The House has approved a revised, two-part supplemental spending bill that would set aside $165.4 billion for the Dept. of Defense to continue the wars in Iraq and Afghanistan, and $21.1 billion for DOD construction and funds for other agencies. The package, approved June 19, includes about $11 billion for defense and nondefense construction programs.
The DOD war funding measure was approved 268 to 155, and the other bill, which contained the construction provisions, passed, 416-12.
Over a period of weeks, the House and Senate have passed differing versions of the supplemental funding bills back and forth to each other, but the end now may be in sight. The next step for the latest measure would be Senate action, and Senate Appropriations Committee Chairman Robert Byrd (D-W.Va.) said he planned to produce a new, second supplemental spending measure, which is an indication that he wouldn't seek to amend the latest House-passed bill.
Moreover, the White House, which had raised objections to the non-defense spending in earlier versions of the supplemental, supports the latest House measure.

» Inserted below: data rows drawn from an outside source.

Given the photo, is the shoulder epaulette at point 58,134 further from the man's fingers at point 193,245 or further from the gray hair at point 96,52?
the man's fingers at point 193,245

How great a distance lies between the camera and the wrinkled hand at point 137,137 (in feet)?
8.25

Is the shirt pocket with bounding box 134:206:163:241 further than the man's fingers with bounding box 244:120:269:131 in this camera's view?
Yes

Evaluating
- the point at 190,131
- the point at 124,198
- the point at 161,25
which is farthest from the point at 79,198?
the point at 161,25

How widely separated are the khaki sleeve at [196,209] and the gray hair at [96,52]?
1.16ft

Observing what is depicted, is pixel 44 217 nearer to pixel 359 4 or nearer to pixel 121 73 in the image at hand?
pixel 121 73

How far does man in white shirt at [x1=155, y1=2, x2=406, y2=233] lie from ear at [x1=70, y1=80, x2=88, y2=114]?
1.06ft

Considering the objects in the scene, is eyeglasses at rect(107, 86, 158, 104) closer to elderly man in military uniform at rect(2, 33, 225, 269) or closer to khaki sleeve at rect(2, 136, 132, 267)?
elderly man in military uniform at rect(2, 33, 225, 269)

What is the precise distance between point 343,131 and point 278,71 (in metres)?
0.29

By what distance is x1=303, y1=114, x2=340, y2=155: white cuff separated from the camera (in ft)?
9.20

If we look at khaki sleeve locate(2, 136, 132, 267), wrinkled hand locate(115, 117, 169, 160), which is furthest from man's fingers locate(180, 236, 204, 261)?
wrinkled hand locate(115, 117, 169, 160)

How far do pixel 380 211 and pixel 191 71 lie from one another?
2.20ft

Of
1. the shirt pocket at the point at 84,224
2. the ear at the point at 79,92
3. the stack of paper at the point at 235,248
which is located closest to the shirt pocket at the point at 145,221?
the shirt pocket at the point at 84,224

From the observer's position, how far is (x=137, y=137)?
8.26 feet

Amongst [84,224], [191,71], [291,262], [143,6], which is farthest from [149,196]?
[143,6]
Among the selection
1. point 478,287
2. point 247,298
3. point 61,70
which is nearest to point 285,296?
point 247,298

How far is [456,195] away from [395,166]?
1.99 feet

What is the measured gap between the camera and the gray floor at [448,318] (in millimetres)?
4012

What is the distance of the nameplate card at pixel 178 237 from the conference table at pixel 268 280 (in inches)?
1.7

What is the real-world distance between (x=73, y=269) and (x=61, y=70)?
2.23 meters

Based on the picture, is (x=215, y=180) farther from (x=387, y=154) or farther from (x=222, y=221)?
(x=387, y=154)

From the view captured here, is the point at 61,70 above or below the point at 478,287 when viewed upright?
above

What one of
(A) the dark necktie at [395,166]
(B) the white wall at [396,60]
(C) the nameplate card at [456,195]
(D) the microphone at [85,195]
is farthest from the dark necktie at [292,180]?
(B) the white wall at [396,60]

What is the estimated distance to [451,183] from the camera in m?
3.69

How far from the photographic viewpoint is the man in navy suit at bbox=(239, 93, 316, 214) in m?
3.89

In a June 19 statement, the Office of Management and Budget said the new bill "provides our troops the resources they need, does not micromanage our military commanders an stays within the President's reasonable discretionary spending limits for [fiscal year] 2008 and FY 2009."
The latest House measure's construction components include $5.8 billion for further upgrades to levees and other flood-control structures in Louisiana, though the money wouldn't become available until the start of fiscal 2009.
But the state's senior Senator, Mary Landrieu (La.), criticized the bill for assuming a $1.5-billion state matching funding share and and a tighter timetable than the state wanted. Landrieu says meeting those conditions will be "impossible" for Louisiana to achieve.
It also has $4 billion for military construction, of which $1.3 billion is for the Base Realignment and Closure Program; plus $396 million for Dept. of Veterans Affairs polytrauma centers.
House lawmakers also addressed needs in Midwest areas hit hard by recent floods, providing $2.65 billion. That includes $1.3 billion to add to the Federal Emergency Management Agency's disaster relief fund and $606 million for the Army Corps of Engineers. That Corps allocation includes $298 million for its operation and maintenance account, $227 million for its flood control and coastal emergencies account, $62 million for its construction account and $18 million for its Mississippi River and Tributaries account.
Missing from the final House bill is $455 million that the Senate had included in an earlier version of the supplemental for the Federal Highway Administration to reimburse states for storm-caused road and bridge repairs they carried out since 2005.